Private member’s bills historically have little chance of passing but Cullen, the NDP finance critic in the House of Commons, says it’s time to “raise the bar” on energy policy leading up to the next election just over a year from now.
Although now the official opposition, the NDP is in third place behind the governing Conservatives and the Liberals in opinion polls.
Some have criticized the plan, Cullen admits, a plan which he says works mostly through the National Energy Board Act, particularly in the area of encouraging petroleum refineries.
“It really did stir up a lot of controversy,” Cullen said of the reaction. “Some folks seem to have come to the conclusion that under this kind of legislation [Enbridge’s Northern Gateway oil pipeline project] would be allowed, and it wouldn’t.”
He did acknowledge that a pipeline would be needed to transport refined products, if those products were refined in the interior of the country, to either the west coast or east coast for export, but was quick to point to safeguards contained in the proposed bill like the supertanker ban and greater community control over resource projects.
“A raw rip and ship economy runs against basic Canadian values,” Cullen said.
Giving preference to projects with a “value-added component” would help fix this, he said.
“The [private member’s] bill looks at the basic DNA of energy in Canada and lays out some of the rules, strengthens some of the rules for communities,” he said. “It raises the bar and whether it’s someone proposing a pipeline east or west or a refinery at one place or another, the fact remains that we need much stronger legislation in Canada, and that’s what this is.”
Part of the legislation’s aim is to take the northwest experience – First Nations, conservationists, industry all trying to live together and come to an agreement on how to use the land – and use that as a blueprint for other Canadian communities to draw from.
“I want to stand up for the region and I also want to take some of the lessons we’ve learned and apply them,” Cullen said.
“This is all borne out of the very bad experience many people had dealing with Northern Gateway … Virtually unanimous opposition meant almost nothing to the panel because they’re not obligated under law to listen to public opinion, so that we want to change,” he said, of the National Energy Board’s Joint Review Panel which ultimately recommended the federal government approve the pipeline project, subject to 209 conditions.
Cullen believes companies will welcome this legislation because it will solidify some of the ideas around “social licence”, a term many use to describe approval of projects based on broad public approval.
“Government can issue the permits but people give the permission,” Cullen said. “I want to codify that.
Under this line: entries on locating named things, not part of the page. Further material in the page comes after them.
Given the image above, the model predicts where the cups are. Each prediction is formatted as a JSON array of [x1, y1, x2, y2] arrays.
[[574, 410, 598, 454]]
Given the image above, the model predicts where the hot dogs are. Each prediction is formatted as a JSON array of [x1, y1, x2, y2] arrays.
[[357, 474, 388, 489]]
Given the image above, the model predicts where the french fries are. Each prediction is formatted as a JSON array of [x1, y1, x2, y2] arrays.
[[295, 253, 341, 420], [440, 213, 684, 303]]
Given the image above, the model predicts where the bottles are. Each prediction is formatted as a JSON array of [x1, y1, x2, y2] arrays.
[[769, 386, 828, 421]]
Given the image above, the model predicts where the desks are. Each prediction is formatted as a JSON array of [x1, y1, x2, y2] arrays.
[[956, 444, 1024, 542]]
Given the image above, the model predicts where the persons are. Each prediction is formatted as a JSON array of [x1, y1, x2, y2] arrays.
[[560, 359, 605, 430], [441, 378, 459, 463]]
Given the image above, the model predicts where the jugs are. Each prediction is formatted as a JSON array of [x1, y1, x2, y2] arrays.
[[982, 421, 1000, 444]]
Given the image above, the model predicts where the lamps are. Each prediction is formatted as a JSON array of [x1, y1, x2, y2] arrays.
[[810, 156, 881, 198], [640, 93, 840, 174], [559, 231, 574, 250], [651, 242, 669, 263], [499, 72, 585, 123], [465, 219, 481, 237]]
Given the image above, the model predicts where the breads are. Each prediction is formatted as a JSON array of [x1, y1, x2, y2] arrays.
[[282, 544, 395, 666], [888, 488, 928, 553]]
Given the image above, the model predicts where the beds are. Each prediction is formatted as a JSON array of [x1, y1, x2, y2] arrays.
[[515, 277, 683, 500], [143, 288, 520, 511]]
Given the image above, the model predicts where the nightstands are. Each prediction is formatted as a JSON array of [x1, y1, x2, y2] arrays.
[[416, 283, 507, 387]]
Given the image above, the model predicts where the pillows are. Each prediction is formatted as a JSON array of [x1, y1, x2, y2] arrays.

I want to put that into law so that the public voice is strong and those that lose that public support aren’t able to bulldoze their way through.”
Cullen stressed that not only will his suggested legislation benefit industry, but it will ensure that “other communities don’t have to face the same battle, the same struggle” that those opposed to Northern Gateway in northwest B.C. faced.
The NDP MP is planning on lobbying residents of Conservative-held ridings in hopes of persuading their MPs to agree with him.
“We’re going to take a very intimate approach, I’m going to visit their ridings … to say that there’s essentially two choices – if you agree with what I’m proposing, try to get your MP to agree,” Cullen said. “And if you can’t change their mind, then change the MP.”